Why Rihanna’s Public Reconciliation with Chris Brown is a Problem

“When I realized that my selfish decision for love could result in some young girl getting killed, I could not be easy with that part. I couldn’t be held responsible for telling them ‘Go back.’ Even if Chris never hit me again, who’s to say that their boyfriend won’t? Who’s to say that they won’t kill these girls? These are young girls. I just didn’t realize what an impact I had on these young girls’ lives until that happened.”

It seems like Rihanna’s either forgotten her own words to 20/20 these days, or simply doesn’t care anymore. After months of rumors regarding Rihanna being in regular contact with former boyfriend Chris Brown, the two made their reconnection public with the simultaneous releases of remixes of Rihanna’s “Birthday Cake” and Brown’s “Turn Up the Music,” with the artists adding verses to each other’s respective song.

Now, when it comes to what Rihanna does in her personal life, it’s not my place to object to her choices, even if she chooses to forgive Brown. It’s her choice to do whatever she needs to do to get past the incident. I think it’s also been abundantly clear since the incident that she doesn’t want to be treated like a victim, which is part of why her music really has become edgier since the incident.

Part of the problem now, though, is that she’s professionally validating him and his actions, which (at least professionally) seem to embrace the bad-boy image he garnered when the incident occurred. That’s where I know I have a problem, because both artists have fans that don’t seem to understand the seriousness of what happened.

If you haven’t read the police report from the incident, take a moment to look it over; the details are excruciating. It may not tell the whole story, but it’s clear between the report and the leaked photos of Rihanna that Chris Brown didn’t simply hit her—he viciously beat her. If he’s sorry for his actions, it’s not apparent based on his public behavior over the past three years, which has included several Twitter tantrums and smashing chairs at Good Morning America.

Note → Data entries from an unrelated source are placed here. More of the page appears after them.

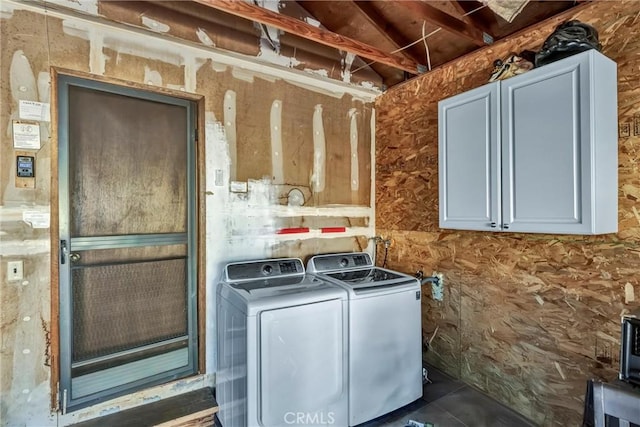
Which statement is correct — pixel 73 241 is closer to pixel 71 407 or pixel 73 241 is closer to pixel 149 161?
pixel 149 161

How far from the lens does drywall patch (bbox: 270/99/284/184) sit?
2.61 m

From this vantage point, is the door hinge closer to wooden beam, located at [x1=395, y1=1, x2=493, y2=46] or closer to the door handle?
the door handle

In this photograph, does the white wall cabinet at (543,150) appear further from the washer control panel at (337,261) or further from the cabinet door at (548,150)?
the washer control panel at (337,261)

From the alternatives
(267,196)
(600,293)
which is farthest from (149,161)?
(600,293)

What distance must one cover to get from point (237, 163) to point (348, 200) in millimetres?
1148

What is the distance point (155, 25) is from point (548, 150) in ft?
8.35

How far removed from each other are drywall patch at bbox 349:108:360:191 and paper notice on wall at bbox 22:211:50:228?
2.32 m

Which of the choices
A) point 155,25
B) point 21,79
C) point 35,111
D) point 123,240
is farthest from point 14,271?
point 155,25

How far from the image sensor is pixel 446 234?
2.53m

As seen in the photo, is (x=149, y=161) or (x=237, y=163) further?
(x=237, y=163)

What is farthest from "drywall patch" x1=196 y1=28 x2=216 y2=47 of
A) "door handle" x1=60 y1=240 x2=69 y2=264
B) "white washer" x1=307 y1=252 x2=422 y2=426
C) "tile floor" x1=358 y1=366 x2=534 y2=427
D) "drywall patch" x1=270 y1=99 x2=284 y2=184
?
"tile floor" x1=358 y1=366 x2=534 y2=427

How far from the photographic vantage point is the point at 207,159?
91.2 inches

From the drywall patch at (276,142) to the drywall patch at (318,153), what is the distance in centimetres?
33

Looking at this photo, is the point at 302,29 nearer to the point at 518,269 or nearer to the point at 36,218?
the point at 36,218
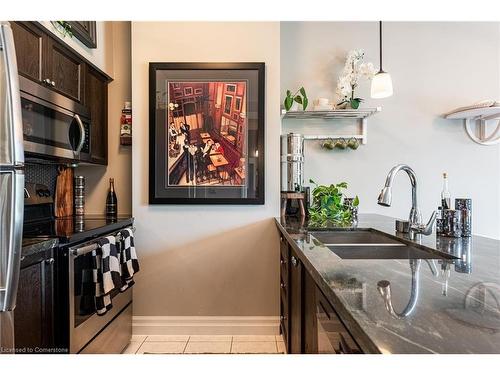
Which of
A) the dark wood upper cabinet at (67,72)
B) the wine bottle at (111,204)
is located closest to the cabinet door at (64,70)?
the dark wood upper cabinet at (67,72)

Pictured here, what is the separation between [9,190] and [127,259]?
1.09 meters

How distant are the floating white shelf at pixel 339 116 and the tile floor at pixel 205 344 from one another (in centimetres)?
165

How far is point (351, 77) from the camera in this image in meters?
2.70

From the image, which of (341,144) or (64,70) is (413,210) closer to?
(341,144)

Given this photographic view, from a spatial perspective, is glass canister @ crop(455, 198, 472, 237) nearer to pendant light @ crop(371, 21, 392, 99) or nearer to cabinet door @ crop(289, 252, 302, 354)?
cabinet door @ crop(289, 252, 302, 354)

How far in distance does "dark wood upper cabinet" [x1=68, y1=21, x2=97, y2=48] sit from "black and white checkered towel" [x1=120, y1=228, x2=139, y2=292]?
1.26 metres

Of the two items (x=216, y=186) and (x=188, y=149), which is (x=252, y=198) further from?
(x=188, y=149)

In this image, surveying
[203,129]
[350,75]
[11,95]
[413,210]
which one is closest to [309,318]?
[413,210]

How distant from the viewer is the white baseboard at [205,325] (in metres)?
2.47

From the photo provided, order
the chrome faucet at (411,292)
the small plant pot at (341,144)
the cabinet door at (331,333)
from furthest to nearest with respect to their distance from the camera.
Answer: the small plant pot at (341,144), the cabinet door at (331,333), the chrome faucet at (411,292)

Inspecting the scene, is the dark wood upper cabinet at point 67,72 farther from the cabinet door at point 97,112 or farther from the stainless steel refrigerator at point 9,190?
the stainless steel refrigerator at point 9,190

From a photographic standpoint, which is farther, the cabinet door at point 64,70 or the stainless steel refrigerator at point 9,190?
the cabinet door at point 64,70

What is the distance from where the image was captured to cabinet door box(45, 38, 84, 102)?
72.1 inches
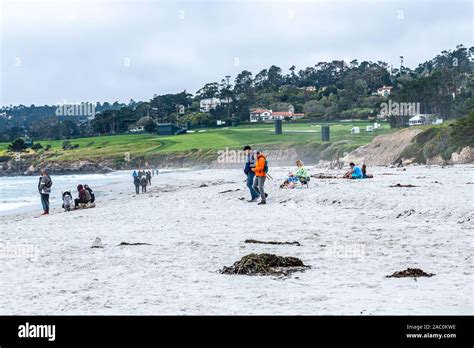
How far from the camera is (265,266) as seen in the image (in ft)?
32.4

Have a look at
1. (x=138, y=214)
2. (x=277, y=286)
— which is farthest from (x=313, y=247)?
(x=138, y=214)

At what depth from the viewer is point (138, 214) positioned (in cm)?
2094

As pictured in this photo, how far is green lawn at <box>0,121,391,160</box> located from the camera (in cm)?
9662

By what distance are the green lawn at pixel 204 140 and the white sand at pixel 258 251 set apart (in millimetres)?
A: 66110

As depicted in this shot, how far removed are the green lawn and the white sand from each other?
6611 centimetres

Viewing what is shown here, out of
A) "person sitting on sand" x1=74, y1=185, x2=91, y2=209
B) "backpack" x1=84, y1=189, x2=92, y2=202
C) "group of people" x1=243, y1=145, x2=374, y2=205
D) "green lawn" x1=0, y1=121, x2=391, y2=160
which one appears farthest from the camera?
"green lawn" x1=0, y1=121, x2=391, y2=160

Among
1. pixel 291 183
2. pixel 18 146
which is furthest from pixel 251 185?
pixel 18 146

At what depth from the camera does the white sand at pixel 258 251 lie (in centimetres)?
792

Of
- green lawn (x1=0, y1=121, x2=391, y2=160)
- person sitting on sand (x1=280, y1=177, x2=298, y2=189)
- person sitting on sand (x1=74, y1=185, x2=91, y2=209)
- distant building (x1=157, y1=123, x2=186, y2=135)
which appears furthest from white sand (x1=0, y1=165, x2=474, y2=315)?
distant building (x1=157, y1=123, x2=186, y2=135)

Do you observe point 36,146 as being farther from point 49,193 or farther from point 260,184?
point 260,184

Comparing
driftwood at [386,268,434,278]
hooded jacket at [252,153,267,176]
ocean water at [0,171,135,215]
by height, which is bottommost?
ocean water at [0,171,135,215]

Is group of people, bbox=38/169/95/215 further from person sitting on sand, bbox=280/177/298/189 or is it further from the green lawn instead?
the green lawn

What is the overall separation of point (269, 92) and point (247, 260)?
151728mm
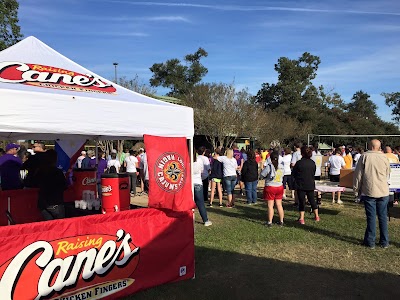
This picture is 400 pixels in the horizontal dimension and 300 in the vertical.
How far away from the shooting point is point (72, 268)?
144 inches

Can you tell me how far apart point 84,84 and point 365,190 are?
4.66 m

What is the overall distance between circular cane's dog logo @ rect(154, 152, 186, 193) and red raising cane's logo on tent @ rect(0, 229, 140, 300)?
72 centimetres

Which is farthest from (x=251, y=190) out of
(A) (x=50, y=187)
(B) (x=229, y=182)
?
(A) (x=50, y=187)

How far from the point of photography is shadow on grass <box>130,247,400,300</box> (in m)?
4.24

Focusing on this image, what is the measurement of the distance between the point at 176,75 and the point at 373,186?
170 feet

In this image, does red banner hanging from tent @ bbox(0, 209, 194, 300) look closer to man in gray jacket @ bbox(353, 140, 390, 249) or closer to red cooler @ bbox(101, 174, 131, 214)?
red cooler @ bbox(101, 174, 131, 214)

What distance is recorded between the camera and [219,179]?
1020 cm

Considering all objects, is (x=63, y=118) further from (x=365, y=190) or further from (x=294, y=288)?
(x=365, y=190)

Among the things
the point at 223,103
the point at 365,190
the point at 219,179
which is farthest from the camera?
the point at 223,103

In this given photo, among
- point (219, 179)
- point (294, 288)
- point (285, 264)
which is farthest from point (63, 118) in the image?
point (219, 179)

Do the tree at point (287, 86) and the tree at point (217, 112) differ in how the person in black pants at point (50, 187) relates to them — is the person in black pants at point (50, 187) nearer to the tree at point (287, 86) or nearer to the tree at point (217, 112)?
the tree at point (217, 112)

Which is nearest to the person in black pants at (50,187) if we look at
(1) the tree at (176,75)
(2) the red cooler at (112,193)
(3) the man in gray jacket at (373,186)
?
(2) the red cooler at (112,193)

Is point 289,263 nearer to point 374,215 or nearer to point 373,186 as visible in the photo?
point 374,215

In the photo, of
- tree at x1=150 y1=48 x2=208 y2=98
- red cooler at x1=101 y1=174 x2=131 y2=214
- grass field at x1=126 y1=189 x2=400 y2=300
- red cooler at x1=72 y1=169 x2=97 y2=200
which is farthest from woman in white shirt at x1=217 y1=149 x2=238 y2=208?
tree at x1=150 y1=48 x2=208 y2=98
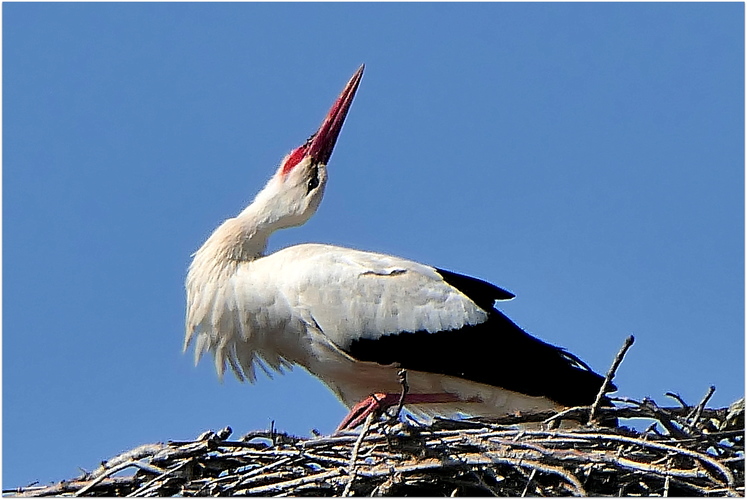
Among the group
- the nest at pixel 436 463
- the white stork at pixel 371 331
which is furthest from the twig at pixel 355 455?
the white stork at pixel 371 331

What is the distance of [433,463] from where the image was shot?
4898 millimetres

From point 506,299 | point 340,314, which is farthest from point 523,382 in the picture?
point 340,314

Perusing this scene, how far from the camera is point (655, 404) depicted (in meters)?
5.00

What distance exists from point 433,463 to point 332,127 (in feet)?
7.67

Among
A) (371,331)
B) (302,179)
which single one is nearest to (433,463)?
(371,331)

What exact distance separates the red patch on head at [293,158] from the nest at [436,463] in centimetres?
193

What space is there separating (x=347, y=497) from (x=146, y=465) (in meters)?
0.77

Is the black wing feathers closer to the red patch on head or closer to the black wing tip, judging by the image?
the black wing tip

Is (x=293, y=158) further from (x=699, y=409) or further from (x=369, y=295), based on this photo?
(x=699, y=409)

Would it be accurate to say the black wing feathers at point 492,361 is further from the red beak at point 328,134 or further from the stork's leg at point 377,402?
the red beak at point 328,134

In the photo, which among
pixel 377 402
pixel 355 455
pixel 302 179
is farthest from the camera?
pixel 302 179

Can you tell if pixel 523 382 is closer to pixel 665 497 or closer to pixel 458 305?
pixel 458 305

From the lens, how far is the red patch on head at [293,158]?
260 inches

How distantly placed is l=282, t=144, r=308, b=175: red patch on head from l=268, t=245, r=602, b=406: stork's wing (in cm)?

Of course, the two aren’t the first couple in the public eye to have their share of issues. You can call them the new Bobby & Whitney, or the new Ike & Tina. There really hasn’t been a volatile couple like this with such a young and impressionable fan base, though. The relative lack of maturity shows when fans go online and say that they’d let Chris Brown hit them; it’s clear that not enough has been done to address the fact that what he did was flat-out wrong.

It’s one thing for Rihanna to wish him well in his career, which she’s done before. I don’t necessarily have a problem with that. But with the two now collaborating again, it’s sending a potentially dangerous message to their young audiences. The Rihanna of a few years ago understood that she was, like it or not, a role model. I can understand not wanting that burden, but she has a platform most victims of domestic abuse don’t, and she should keep them in mind when making decisions like those she’s made in the past few weeks.